Toby opens his mouth and then closes it again.
‘Yeah. I hear old Attila could be very persuasive on his day,’ Terence Nimrod deadpans.
‘A phenomenal diarist, by all accounts,’ Toby chips in.
‘Diaries?’ Ransom idly fingers the cover of the copy of Bruce Lee’s Artist of Life (which is sitting on the table alongside his placemat). ‘I bet those babies’d be worth a quick squizz …’
He reaches for the pencil resting on top of Nimrod’s trusty notebook, grabs it, scribbles something on to a paper serviette, folds it up and places it into the top pocket of his shirt.

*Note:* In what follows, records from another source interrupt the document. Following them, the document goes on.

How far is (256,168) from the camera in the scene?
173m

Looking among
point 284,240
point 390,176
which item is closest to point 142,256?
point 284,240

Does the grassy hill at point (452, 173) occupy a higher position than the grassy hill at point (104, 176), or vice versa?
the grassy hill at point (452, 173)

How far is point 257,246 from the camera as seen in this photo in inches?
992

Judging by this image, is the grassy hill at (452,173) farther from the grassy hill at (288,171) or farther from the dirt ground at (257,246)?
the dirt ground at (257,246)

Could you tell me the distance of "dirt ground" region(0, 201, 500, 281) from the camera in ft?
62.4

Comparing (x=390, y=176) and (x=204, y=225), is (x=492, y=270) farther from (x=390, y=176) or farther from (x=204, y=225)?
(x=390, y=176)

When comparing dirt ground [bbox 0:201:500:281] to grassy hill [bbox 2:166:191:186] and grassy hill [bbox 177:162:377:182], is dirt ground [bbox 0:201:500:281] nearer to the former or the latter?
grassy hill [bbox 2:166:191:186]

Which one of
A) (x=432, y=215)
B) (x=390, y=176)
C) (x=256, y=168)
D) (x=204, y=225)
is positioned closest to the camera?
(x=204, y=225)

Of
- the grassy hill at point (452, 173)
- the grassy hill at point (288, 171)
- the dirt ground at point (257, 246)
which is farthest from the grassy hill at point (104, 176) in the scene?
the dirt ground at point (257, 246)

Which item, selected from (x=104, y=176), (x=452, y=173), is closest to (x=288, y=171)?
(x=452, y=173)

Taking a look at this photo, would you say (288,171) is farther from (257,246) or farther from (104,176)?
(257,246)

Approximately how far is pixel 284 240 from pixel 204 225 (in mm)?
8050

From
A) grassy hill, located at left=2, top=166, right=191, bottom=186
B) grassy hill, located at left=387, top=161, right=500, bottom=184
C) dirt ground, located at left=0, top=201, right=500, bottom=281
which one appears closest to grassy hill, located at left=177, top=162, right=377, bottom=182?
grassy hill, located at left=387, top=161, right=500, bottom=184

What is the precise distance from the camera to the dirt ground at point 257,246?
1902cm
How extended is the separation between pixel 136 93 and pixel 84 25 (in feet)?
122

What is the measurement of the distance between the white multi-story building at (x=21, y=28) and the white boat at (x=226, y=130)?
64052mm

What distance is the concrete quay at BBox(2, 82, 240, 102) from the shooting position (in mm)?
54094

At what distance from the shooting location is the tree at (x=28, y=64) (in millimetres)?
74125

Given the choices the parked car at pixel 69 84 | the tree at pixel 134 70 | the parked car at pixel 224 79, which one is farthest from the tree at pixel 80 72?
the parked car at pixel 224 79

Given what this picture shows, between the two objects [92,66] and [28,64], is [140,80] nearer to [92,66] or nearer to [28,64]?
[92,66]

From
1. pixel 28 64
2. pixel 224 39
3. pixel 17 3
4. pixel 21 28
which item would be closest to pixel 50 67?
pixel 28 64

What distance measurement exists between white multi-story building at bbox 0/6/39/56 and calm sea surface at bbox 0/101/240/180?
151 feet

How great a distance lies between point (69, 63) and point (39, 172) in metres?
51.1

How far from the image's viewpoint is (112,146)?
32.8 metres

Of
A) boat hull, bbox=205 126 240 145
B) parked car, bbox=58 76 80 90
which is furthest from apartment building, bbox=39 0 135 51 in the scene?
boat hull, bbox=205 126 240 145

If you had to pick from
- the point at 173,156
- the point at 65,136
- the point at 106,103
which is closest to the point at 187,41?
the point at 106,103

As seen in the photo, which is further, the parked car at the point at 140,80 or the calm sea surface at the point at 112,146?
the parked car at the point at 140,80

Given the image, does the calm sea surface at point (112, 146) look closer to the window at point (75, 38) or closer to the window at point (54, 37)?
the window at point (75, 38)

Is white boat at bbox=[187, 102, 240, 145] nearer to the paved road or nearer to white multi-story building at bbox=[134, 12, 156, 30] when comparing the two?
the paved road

‘S for simplicity, then,’ Toby quickly reiterates (a somewhat stricken expression on his face — although the note on Ransom’s napkin merely says ‘Lamisil Once’), ‘followed by P which stands for perceived self-interest …’
‘Not actual self-interest?’ Nimrod’s momentarily engaged.

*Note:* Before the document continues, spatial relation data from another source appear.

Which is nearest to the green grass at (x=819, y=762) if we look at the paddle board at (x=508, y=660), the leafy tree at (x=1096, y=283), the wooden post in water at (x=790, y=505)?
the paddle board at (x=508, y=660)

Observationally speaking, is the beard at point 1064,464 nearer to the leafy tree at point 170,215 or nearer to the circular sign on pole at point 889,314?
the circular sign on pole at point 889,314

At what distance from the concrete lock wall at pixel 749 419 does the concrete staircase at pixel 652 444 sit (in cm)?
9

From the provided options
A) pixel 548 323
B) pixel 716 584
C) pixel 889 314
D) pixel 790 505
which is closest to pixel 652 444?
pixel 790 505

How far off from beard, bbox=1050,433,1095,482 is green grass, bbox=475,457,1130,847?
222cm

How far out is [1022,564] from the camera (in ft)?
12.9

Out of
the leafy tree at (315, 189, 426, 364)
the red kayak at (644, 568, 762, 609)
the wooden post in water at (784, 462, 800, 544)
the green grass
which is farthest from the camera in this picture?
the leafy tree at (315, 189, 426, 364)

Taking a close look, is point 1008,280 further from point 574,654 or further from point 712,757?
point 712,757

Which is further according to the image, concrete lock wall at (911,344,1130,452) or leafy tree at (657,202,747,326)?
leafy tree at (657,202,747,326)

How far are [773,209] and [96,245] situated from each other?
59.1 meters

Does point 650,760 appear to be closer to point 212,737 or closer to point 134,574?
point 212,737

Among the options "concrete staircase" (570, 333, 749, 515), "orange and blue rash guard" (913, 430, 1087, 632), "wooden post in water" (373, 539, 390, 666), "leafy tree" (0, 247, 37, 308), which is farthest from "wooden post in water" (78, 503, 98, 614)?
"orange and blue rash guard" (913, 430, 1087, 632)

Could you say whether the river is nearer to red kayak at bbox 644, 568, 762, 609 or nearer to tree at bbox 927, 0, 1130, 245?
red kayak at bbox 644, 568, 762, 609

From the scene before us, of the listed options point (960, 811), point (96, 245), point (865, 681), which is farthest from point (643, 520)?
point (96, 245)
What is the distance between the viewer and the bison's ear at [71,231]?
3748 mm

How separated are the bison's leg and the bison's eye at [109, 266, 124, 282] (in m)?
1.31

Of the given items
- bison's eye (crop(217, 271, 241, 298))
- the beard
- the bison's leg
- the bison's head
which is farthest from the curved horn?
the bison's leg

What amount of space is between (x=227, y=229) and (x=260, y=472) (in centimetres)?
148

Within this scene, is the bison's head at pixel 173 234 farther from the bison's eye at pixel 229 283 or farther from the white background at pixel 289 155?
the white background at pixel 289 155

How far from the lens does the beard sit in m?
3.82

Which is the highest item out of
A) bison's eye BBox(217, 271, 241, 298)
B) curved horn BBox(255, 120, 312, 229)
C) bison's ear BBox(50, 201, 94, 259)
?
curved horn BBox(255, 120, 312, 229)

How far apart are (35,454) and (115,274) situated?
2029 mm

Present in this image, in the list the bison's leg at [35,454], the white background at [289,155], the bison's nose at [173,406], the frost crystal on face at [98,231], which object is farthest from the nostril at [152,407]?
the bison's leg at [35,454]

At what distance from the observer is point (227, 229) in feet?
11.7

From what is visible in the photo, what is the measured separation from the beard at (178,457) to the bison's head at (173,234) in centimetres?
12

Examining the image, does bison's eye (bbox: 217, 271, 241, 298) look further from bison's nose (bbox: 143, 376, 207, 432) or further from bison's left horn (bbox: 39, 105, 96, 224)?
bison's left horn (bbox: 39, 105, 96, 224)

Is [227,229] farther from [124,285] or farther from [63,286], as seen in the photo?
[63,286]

‘Uh, no.’ Toby shakes his head. ‘I don’t suppose it really matters why you’re persuading someone — what your motivation is — so long as you’re doing it effectively. There’s nothing explicitly moral about this technique …’
‘Nobody ever made a million from selling people anything they actually need ,’ Ransom muses (ever the cynic).
‘Aspirin,’ Esther pipes up from her adjacent table (a line of cappuccino foam on her upper lip).
‘Ballpoint pen,’ Nimrod expands.
‘Peer pressure plays an important role,’ Toby steps in. ‘I mean you’re more likely to be able to persuade people of something if they see that their peers have already been convinced.’
‘Think the Rwandan genocide,’ Nimrod solemnly opines (trying to raise the conversational bar).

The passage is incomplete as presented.